Em Goiânia, a SMS paga aos médicos o valor de R$ 4.500 mensais, para uma carga horária de 20 horas semanais enquanto a Federação Nacional dos Médicos (Fenam) estipula que o piso salarial da categoria seja de R$ 10.412 para essa carga horária. Ou seja, os médicos que atendem na capital pela rede pública ganham duas vezes menos que o estabelecido pela federação. Os baixos salários tornam inviáveis, dessa forma, a permanência dos médicos no setor público, o que é nitidamente confirmado se for avaliado o quadro de médicos do SUS e o de uma empresa privada de plano de saúde em Goiânia. Enquanto a SMS dispõe de apenas 1.800 médicos, somando especialistas e clínicos gerais, atendendo cerca de 80% da população da capital e também pessoas que chegam do interior em busca de tratamento, a Unimed, um dos maiores planos privados do país, tem hoje 2.850 médicos cooperados em Goiânia para atender 316.960 beneficiários.

Salomão RodriguesA deficiência no gerenciamento do SUS é um agravante da deficiência de médicos na rede de saúde pública no município. O presidente do Conselho Regional de Medicina de Goiás, Salomão Rodrigues Filho, critica a falta de recursos e a desvalorização do médico. No Programa de Saúde da Família (PSF), por exemplo, quase nunca há médicos especialistas atendendo, e muitas vezes nem mesmo médicos são encontrados, apenas profissionais de outras áreas da saúde. Isso, de acordo com o presidente do CRM Goiás, demonstra a falta de seriedade na administração do sistema. “Já têm mais de 20 anos que o SUS foi criado e até hoje ele é somente uma promessa. Muito bonito no papel, mas na prática a realidade é totalmente diferente”, condena.

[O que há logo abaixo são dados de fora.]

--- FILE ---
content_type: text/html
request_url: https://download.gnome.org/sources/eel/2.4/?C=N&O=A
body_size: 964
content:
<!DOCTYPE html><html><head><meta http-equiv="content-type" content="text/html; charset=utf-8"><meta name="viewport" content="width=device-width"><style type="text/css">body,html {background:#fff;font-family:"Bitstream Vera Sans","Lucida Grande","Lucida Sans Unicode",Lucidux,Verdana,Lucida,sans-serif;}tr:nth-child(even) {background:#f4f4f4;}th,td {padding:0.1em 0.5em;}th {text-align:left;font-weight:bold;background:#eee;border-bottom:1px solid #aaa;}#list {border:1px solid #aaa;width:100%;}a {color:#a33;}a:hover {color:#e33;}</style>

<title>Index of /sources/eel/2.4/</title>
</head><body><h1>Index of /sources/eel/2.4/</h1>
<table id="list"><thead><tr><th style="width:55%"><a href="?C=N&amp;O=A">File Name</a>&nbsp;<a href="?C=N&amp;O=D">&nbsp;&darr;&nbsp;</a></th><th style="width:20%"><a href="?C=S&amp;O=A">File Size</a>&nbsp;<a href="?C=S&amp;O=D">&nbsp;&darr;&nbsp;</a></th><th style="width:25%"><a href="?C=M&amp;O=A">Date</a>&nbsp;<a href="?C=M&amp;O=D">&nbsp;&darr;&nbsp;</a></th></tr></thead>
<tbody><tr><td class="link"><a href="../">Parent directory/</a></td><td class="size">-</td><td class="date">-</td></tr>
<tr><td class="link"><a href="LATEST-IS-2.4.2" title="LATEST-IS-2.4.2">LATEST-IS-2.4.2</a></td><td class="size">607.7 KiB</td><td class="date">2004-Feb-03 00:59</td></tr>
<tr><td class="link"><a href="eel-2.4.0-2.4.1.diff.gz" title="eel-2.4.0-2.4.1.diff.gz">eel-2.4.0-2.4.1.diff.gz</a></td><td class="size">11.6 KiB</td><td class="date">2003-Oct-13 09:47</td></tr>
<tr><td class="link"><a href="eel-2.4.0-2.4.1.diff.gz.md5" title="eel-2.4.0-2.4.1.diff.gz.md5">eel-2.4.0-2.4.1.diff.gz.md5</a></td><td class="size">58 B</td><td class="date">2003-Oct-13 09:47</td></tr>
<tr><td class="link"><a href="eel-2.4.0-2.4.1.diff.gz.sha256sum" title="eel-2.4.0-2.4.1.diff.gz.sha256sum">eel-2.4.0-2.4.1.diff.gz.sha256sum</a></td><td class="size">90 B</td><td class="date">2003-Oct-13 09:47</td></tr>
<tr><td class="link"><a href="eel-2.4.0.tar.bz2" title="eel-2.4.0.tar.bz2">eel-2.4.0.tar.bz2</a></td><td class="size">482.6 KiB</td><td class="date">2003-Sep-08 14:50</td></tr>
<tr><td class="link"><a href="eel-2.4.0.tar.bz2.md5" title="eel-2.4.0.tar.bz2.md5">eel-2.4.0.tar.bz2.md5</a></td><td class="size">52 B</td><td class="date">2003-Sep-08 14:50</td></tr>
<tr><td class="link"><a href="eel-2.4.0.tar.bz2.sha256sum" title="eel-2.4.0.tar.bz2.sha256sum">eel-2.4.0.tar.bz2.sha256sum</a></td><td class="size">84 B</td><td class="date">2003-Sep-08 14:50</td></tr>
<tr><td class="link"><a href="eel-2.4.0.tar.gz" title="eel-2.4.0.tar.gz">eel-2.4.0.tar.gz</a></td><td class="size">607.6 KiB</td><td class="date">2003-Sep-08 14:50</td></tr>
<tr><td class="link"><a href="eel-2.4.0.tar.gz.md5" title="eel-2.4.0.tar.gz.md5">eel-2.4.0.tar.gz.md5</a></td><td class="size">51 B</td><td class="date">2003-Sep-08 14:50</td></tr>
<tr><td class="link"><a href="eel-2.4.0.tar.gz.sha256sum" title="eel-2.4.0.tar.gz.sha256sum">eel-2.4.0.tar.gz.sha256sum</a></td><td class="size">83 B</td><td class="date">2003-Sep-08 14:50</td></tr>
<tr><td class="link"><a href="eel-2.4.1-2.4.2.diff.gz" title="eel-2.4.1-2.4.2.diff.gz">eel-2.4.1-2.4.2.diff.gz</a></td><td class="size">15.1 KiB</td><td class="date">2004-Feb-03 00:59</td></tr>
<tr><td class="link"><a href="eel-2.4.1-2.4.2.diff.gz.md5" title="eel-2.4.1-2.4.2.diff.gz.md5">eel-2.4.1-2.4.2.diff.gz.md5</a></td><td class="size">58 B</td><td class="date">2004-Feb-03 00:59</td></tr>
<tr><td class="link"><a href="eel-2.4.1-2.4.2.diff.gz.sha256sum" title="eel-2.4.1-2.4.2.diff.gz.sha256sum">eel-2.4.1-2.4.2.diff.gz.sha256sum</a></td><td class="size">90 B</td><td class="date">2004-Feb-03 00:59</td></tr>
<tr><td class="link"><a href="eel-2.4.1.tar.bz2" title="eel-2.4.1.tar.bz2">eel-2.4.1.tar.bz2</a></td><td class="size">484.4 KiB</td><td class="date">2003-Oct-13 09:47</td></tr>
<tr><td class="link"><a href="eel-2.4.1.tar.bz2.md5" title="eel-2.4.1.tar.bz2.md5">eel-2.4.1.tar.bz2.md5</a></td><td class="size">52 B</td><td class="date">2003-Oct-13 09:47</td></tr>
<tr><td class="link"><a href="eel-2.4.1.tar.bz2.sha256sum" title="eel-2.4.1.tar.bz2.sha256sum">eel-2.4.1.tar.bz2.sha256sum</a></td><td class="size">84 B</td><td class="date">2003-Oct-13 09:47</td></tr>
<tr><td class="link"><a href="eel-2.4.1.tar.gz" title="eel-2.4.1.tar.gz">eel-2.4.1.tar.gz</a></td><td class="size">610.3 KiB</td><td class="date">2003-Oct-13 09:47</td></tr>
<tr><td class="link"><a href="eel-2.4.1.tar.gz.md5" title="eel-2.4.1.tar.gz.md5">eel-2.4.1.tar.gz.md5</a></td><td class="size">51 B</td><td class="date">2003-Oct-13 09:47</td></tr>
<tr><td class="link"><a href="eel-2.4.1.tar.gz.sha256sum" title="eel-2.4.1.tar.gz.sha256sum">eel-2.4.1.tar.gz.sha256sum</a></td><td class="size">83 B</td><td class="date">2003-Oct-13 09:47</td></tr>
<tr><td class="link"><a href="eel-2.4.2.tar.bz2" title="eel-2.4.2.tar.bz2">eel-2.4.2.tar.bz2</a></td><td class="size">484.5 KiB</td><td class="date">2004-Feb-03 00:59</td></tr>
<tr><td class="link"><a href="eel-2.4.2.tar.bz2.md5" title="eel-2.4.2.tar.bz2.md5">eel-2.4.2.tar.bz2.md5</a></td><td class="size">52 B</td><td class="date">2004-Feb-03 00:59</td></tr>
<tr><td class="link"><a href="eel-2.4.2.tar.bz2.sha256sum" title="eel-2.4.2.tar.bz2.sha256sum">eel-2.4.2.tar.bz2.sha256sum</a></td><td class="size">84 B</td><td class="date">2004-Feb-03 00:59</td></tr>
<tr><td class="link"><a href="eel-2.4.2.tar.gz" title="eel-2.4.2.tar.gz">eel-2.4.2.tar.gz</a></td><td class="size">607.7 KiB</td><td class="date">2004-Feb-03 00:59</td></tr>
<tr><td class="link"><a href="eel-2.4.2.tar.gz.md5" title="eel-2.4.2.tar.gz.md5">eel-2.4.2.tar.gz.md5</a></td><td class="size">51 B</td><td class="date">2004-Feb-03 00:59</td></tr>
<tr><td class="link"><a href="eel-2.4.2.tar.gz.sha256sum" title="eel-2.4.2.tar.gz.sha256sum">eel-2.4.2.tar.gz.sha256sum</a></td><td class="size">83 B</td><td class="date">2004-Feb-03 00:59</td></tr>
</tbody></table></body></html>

Outro fator que pode ser associado à carência de médicos no SUS é a falta de residência médica. Salomão Rodrigues explica que hoje a medicina está avançada e o número de informações que são descobertas e agregadas todos os dias tornam inexequível a existência de um médico generalista. Ou seja, a medicina deve ser divida em especialidades, como já acontece, para que cada profissional se aperfeiçoe e se dedique em sua área de atuação.  “Todos os anos, 17 mil médicos saem das faculdades de medicina do País, contudo existe menos da metade deste número de vagas em residências médicas. Estamos formando médicos, mas só metade deles podem se tornar especialistas”, conclui. Por isso, resta para a rede pública de saúde os médicos recém-formados, sem especialização, ou já aposentados, cuja aposentadoria não dá para manter um bom padrão de vida.

O secretário de Saúde, Fernando Machado, estima que com as novas contratações e convocações de aprovados em concursos públicos, a demanda de pacientes sem atendimento seja suprida em médio prazo.  Há a possibilidade ainda de convênios com hospitais de grande porte e também filantrópicos da capital. “A secretaria tem feito os concursos e promovido os chamamentos dos aprovados, temos uma média de 60% de aderência dos convocados”, afirma o secretário. Entretanto, a grande dificuldade da rede pública de saúde hoje em Goiânia é a evasão dos profissionais. Desde o início do ano, 230 médicos pediram redução da carga horária e 70 médicos pediram o desligamento.